2024, les vents contraires de l’accessibilité
Des sites toujours plus accessibles et, pendant ce temps, des apps qui s’éloignent de l’objectif affiché par la loi : ce grand écart, déjà constaté par le passé, pose question
mercredi 15 janvier 2025
D’une année à l’autre, les audits d’accessibilité des sites web du service public affichent des scores toujours plus élevés : voilà le premier enseignement qu’on peut tirer après quatre ans passés à évaluer leur accessibilité.
Chaque année, de 15 à 17 sites font ainsi l’objet d’un audit approfondi. La moyenne de conformité de ces sites s’établissait en 2021 à 44%, pour gagner quatre points l’année suivante, puis six en 2023 et enfin sept l’an dernier, pour atteindre 61%. La tendance est donc positive.

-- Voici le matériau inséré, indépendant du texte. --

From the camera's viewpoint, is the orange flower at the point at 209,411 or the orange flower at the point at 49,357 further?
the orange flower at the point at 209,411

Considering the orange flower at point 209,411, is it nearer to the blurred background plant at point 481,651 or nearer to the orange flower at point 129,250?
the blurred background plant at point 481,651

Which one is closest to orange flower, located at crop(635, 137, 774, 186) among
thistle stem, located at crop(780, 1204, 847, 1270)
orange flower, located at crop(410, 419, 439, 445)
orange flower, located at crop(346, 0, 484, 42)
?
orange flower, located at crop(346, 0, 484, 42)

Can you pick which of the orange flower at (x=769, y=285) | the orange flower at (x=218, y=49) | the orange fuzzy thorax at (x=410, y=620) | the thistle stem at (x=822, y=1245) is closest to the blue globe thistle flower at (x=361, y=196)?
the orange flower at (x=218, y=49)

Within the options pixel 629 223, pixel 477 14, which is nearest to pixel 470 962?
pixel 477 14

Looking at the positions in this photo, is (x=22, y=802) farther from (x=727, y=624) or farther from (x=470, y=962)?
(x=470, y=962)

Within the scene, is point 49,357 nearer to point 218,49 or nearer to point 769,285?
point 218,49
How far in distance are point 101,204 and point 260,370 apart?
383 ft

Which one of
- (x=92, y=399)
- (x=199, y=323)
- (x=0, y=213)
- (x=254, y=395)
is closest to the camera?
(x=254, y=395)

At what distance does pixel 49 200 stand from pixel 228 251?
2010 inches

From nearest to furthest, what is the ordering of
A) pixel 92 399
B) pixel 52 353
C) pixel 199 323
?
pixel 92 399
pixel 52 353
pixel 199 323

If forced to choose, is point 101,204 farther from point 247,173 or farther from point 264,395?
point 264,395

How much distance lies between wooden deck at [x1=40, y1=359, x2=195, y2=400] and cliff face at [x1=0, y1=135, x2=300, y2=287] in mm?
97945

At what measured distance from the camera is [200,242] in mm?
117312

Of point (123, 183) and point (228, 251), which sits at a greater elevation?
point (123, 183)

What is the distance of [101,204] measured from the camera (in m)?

Un site est considéré comme non-conforme s'il obtient un score inférieur à 50%, partiellement conforme si le résultat est compris entre 50% et 100%, et totalement conforme seulement à 100%.
En 2021, quatre sites sur dix atteignaient ou dépassaient le seuil de 50% de conformité ; ils étaient encore moins de la moitié en 2023... et près des deux tiers (63%) l’an dernier.
Un audit de site, ce sont des bons et des mauvais points (136 critères conformes ou non conformes) donnés sur une quinzaine de pages. Si un critère est non conforme sur une page, il le sera automatiquement pour toutes.
100% conforme, c’est possible
Le SIP lui-même a souhaité soumettre le Portail de l’accessibilité numérique à un audit, et a travaillé en vue d’obtenir la conformité demandée par la loi (soit un score de 100%). L’expérience prouve que cet objectif est loin d’être inatteignable.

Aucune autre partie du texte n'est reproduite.